The exercise: Rewrite everything from "Which one out of" down to "is nearest to [512,1299]?", putting "closest" in place of "nearest" and leaving the rest untouched.

Rows:
=====

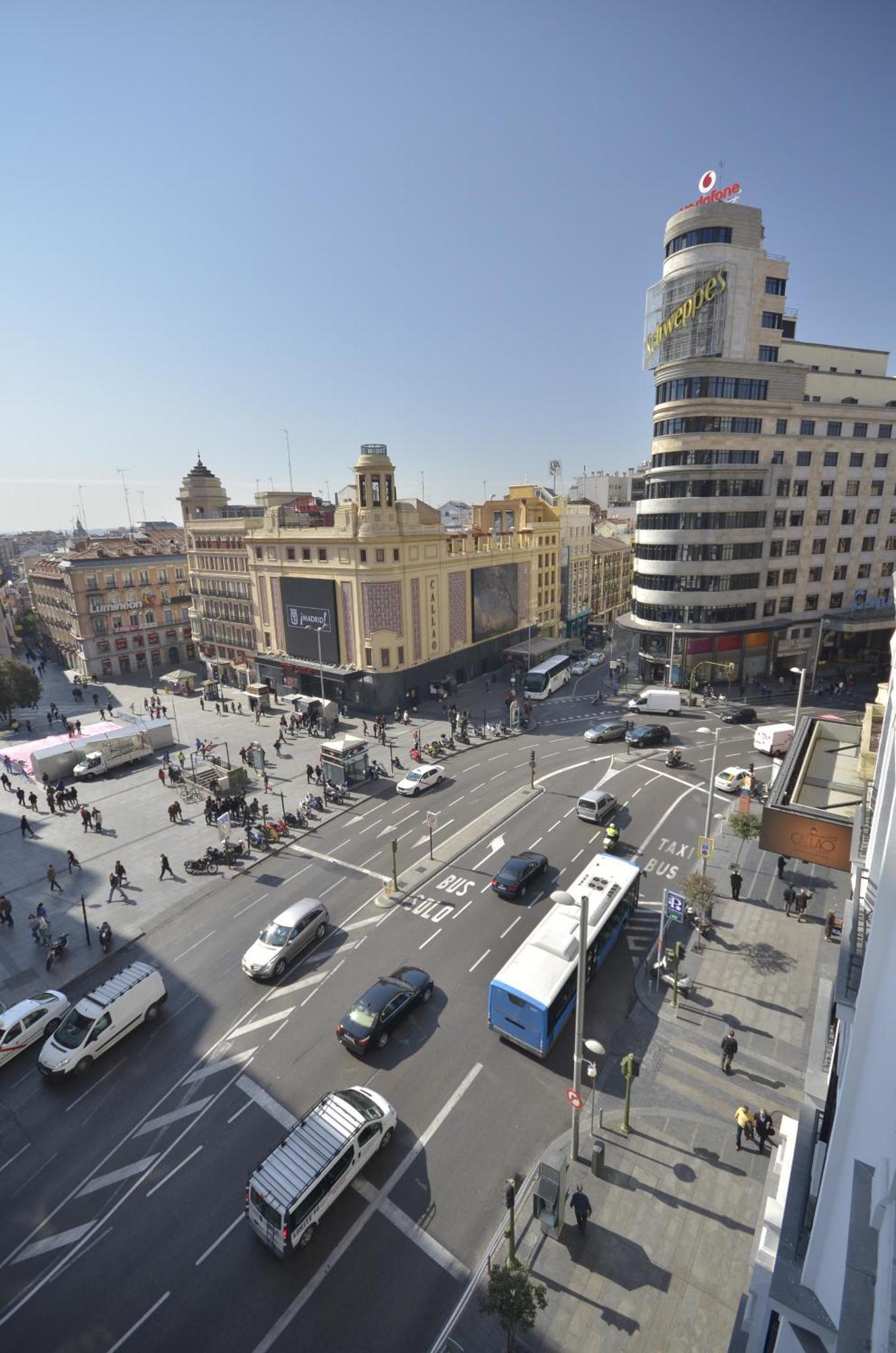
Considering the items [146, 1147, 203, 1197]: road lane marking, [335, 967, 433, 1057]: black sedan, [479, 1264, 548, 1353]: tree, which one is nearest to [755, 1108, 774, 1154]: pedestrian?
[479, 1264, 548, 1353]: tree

=====

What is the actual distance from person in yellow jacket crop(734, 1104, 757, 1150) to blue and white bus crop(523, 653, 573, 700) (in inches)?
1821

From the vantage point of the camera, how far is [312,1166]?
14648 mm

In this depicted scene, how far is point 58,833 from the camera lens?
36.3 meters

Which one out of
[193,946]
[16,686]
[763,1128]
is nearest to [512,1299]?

=====

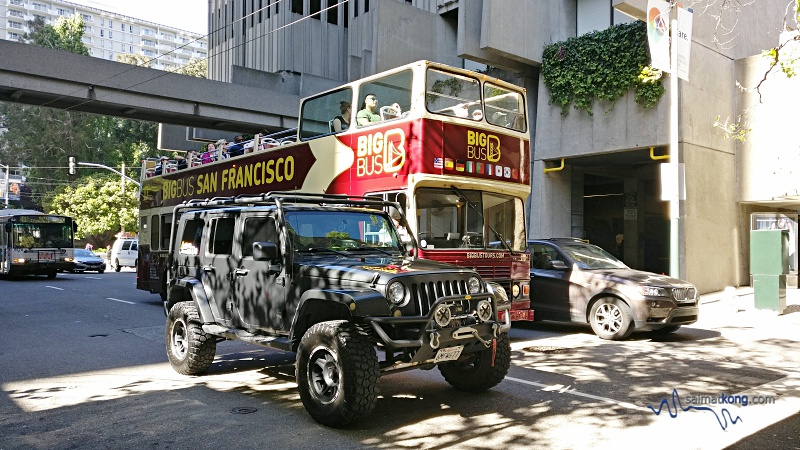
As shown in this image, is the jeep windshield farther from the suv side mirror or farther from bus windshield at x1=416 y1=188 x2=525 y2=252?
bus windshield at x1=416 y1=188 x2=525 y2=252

=====

Solution below:
Which one out of
[193,946]
[16,686]
[763,1128]
is closest to [512,1299]?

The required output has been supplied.